How do you know if an investment you have made is doing well or not? How can you tell if it’s worth paying an investment manager rather than just buying an index fund? Is 8% per year a good return?
The simple answer to each of these questions is, it depends what you compare it to. You need to have something meaningful to measure an investment against in order to gauge how it is doing. This is known as benchmarking. Whether you realise it or not, you are probably already familiar with some benchmarks:
- MSCI Global Index – covers global stocks
- S&P 500 – covers US stocks
- FTSE 100 – covers UK stocks
- Nikkei 225 – covers Japan stocks
- Citi World Government Bond Index – covers global bonds
So a mutual fund manager running a US Growth Stock fund might be benchmarked to the S&P 500 index. If he is underperforming the index, he is not worth paying fees to. If he is outperforming the index his fund will be popular. If he is getting a wildly different result to the index then he is doing something very strange and likely won’t keep his job for long!
So is 8% a good return? Well it partly depends on what your expectations are. The S&P 500 has returned, on average, 7.1% per year over the last 10 years, so 8% seems like a pretty good return. However, if your goal was to be aggressive and get a 20% return you might still be disappointed. In 2008 the S&P 500 fell by 37%. Even a 1% return that year would be nothing short of exceptional!
So how should the average investor benchmark their investments? I would say the basic minimum benchmark should be inflation in your base currency. Inflation is defined as the rise in the cost of goods and services over time, and is the reason we don’t just lock our money in a safe. Take a look at the table below showing the effect of inflation on $100:
We are currently living in a low-inflation environment, particularly if you live in Japan. However, if you look at the historical average, 3% is a good guide. So at 3% inflation, if you put your $100 under the mattress for 20 years you will still have $100, but it will only buy you $54.38 in goods and services. The spending power of your money has almost halved!

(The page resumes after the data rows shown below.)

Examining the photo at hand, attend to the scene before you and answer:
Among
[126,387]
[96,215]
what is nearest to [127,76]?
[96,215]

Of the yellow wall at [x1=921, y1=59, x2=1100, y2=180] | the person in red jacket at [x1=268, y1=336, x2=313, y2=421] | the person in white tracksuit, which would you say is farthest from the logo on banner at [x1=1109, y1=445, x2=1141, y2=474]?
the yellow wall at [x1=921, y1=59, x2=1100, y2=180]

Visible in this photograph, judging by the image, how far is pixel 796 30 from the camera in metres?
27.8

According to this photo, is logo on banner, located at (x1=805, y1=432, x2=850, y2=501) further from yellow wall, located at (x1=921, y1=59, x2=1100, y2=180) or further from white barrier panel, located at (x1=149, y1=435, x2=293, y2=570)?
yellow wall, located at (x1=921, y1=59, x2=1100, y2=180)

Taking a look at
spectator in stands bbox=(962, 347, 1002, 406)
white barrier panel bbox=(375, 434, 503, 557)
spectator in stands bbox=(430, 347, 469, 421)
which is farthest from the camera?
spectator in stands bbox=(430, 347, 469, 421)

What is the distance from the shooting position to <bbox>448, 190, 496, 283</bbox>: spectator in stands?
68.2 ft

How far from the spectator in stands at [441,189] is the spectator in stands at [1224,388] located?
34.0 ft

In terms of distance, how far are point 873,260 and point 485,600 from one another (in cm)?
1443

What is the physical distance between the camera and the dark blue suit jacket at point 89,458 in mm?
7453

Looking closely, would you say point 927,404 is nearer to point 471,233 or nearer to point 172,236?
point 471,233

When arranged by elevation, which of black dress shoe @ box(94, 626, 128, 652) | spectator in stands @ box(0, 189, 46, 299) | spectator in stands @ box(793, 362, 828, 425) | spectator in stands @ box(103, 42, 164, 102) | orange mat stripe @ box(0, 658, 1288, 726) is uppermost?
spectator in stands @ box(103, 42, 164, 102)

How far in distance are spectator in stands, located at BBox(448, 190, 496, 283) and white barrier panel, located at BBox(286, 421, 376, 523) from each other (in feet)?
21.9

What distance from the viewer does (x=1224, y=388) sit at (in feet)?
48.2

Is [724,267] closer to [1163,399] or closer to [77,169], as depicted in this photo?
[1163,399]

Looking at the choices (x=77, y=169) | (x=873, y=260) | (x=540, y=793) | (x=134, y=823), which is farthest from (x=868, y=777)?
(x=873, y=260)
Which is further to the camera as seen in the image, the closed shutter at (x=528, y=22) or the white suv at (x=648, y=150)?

One thing I will stress here is that we are talking about inflation in your base currency. If you are living in Japan, but you are planning to retire in Australia, for example, don’t be fooled by the low inflation rate in Japan. Back home the current rate of inflation is 2.1% and rising. Keeping money in your Japanese bank account is not only a currency risk, but you are losing 2.1% per year in spending power!